» **Exercise inputs**:
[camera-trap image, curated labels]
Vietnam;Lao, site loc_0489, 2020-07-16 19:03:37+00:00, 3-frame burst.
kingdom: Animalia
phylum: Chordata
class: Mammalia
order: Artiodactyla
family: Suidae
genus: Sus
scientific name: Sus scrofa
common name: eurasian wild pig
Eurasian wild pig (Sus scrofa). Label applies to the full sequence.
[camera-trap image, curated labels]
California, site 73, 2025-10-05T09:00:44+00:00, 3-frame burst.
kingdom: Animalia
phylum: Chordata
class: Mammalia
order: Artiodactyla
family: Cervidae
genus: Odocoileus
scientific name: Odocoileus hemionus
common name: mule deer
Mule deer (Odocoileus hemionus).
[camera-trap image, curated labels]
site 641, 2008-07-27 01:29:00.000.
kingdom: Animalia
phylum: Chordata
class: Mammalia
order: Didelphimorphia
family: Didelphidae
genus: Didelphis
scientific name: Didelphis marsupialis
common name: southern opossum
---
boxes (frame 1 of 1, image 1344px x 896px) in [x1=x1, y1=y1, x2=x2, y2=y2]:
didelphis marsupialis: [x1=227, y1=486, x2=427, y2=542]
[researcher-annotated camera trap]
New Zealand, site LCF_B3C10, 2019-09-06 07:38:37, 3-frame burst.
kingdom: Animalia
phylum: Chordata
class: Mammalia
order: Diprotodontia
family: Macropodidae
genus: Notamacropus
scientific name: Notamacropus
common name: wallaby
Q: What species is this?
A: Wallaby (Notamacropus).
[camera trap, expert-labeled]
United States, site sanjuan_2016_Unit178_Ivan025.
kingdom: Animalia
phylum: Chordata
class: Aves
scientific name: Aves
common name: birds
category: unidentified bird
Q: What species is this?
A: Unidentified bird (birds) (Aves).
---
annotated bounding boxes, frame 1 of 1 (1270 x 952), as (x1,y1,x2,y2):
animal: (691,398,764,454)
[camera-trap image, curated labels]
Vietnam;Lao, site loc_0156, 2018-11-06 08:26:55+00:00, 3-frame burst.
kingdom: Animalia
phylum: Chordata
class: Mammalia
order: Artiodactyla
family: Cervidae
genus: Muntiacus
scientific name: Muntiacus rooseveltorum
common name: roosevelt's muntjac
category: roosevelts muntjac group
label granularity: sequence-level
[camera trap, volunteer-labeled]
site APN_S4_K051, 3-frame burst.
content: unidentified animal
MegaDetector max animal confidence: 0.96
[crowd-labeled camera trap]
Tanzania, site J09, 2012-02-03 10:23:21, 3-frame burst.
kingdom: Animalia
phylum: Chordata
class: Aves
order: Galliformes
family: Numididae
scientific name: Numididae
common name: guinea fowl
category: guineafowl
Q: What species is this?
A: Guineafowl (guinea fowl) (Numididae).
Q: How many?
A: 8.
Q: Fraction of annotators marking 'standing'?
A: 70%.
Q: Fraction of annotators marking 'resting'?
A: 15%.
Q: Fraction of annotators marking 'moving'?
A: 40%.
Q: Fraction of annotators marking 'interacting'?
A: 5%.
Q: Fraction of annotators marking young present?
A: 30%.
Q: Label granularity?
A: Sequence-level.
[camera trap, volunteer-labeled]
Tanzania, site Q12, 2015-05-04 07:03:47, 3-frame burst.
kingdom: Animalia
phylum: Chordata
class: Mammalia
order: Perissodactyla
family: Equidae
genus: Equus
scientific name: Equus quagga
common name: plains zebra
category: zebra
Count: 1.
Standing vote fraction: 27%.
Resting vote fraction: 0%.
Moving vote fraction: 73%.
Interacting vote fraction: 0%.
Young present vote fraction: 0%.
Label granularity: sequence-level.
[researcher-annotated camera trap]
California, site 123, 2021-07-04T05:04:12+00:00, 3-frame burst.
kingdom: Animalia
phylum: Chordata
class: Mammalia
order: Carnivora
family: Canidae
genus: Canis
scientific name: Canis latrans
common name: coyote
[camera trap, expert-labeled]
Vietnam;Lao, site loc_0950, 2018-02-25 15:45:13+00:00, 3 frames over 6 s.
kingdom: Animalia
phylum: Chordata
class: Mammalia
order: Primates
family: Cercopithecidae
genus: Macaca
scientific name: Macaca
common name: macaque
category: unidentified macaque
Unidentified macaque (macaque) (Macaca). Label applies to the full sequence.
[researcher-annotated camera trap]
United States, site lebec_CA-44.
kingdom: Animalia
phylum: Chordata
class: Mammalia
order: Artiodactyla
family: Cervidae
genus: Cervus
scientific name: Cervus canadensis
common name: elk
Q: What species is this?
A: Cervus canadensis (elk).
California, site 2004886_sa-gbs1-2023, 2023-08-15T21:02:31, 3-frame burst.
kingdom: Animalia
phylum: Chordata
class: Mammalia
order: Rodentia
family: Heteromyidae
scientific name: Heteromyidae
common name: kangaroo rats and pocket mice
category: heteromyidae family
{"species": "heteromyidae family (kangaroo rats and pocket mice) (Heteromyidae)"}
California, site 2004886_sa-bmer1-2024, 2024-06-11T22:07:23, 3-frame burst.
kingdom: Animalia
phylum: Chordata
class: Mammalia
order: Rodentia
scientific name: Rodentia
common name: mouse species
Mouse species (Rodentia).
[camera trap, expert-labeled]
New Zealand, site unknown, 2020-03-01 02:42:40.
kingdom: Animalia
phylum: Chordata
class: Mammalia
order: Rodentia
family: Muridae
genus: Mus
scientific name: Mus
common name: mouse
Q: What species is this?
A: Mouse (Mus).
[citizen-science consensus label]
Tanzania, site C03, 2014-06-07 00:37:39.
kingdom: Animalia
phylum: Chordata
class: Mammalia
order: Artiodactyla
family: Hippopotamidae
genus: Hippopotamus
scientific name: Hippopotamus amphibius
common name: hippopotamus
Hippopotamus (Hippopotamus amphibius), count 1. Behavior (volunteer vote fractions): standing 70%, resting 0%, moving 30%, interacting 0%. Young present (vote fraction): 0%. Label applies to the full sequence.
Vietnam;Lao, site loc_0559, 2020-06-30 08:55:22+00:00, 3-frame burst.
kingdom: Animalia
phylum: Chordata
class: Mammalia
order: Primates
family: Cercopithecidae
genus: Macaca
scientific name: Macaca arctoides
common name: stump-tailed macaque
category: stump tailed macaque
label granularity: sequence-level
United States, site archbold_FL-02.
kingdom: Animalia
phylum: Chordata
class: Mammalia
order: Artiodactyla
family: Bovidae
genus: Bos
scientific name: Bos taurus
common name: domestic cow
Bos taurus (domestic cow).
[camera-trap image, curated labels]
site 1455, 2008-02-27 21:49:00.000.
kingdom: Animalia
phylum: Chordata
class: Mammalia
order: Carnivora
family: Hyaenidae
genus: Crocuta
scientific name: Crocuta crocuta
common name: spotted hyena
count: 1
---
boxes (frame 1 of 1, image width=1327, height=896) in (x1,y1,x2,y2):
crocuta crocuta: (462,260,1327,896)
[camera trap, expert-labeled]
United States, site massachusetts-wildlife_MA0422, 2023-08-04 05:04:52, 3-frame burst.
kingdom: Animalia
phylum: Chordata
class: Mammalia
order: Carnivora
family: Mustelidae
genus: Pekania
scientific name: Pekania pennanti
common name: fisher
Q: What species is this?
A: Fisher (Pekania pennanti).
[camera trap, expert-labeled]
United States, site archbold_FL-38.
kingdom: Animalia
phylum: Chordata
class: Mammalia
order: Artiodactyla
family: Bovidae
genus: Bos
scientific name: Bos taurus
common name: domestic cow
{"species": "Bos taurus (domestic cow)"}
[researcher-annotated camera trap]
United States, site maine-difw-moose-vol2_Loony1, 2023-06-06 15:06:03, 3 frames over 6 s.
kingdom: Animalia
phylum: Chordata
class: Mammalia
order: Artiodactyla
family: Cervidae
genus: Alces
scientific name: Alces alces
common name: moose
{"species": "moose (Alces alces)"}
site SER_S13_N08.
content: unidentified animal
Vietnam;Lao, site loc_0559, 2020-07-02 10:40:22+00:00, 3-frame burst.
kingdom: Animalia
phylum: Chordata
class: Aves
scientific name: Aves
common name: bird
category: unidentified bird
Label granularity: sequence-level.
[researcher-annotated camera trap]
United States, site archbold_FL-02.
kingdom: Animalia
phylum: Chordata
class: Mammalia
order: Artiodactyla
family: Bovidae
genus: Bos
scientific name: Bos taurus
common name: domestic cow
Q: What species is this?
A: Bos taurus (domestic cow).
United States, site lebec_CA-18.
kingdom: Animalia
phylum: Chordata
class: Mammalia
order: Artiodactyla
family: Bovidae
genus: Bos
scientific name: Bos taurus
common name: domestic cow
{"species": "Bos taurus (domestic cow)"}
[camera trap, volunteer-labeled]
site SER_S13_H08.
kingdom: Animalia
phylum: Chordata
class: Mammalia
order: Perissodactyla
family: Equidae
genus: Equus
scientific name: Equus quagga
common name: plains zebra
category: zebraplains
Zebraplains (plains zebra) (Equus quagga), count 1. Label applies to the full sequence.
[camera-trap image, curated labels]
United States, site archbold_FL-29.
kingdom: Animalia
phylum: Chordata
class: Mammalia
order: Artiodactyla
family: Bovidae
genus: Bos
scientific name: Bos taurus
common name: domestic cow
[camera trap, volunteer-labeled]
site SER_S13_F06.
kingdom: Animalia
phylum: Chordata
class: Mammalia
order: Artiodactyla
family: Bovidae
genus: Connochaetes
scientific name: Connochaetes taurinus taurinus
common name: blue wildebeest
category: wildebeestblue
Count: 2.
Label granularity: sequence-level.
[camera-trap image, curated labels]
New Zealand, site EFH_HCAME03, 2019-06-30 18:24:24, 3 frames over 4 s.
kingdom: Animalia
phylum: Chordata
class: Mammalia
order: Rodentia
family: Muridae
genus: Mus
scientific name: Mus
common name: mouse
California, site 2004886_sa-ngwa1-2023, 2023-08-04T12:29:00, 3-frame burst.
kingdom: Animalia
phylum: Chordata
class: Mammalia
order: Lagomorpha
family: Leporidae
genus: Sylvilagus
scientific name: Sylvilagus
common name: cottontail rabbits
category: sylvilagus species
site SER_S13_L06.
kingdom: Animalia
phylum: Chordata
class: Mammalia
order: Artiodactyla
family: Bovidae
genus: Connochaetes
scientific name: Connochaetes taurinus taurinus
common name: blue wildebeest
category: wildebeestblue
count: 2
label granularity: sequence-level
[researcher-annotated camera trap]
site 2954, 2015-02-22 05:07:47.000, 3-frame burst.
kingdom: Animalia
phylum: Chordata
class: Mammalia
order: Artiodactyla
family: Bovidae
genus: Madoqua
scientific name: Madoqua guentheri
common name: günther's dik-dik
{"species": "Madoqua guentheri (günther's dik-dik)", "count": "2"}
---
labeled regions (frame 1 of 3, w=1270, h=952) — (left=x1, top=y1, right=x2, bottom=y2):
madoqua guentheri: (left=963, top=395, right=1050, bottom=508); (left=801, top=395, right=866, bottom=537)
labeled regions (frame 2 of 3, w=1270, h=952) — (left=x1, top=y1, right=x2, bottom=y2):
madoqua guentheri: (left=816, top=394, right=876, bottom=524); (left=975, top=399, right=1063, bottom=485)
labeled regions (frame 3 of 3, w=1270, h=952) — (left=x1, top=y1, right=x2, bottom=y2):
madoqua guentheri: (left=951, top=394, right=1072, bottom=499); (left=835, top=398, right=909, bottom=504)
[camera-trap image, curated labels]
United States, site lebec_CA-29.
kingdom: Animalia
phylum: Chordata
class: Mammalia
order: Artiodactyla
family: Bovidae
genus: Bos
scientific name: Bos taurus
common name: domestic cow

» **The problem**: Which lines in the records above contain the word "Vietnam"? Return each of them.

» **Answer section**:
Vietnam;Lao, site loc_0489, 2020-07-16 19:03:37+00:00, 3-frame burst.
Vietnam;Lao, site loc_0156, 2018-11-06 08:26:55+00:00, 3-frame burst.
Vietnam;Lao, site loc_0950, 2018-02-25 15:45:13+00:00, 3 frames over 6 s.
Vietnam;Lao, site loc_0559, 2020-06-30 08:55:22+00:00, 3-frame burst.
Vietnam;Lao, site loc_0559, 2020-07-02 10:40:22+00:00, 3-frame burst.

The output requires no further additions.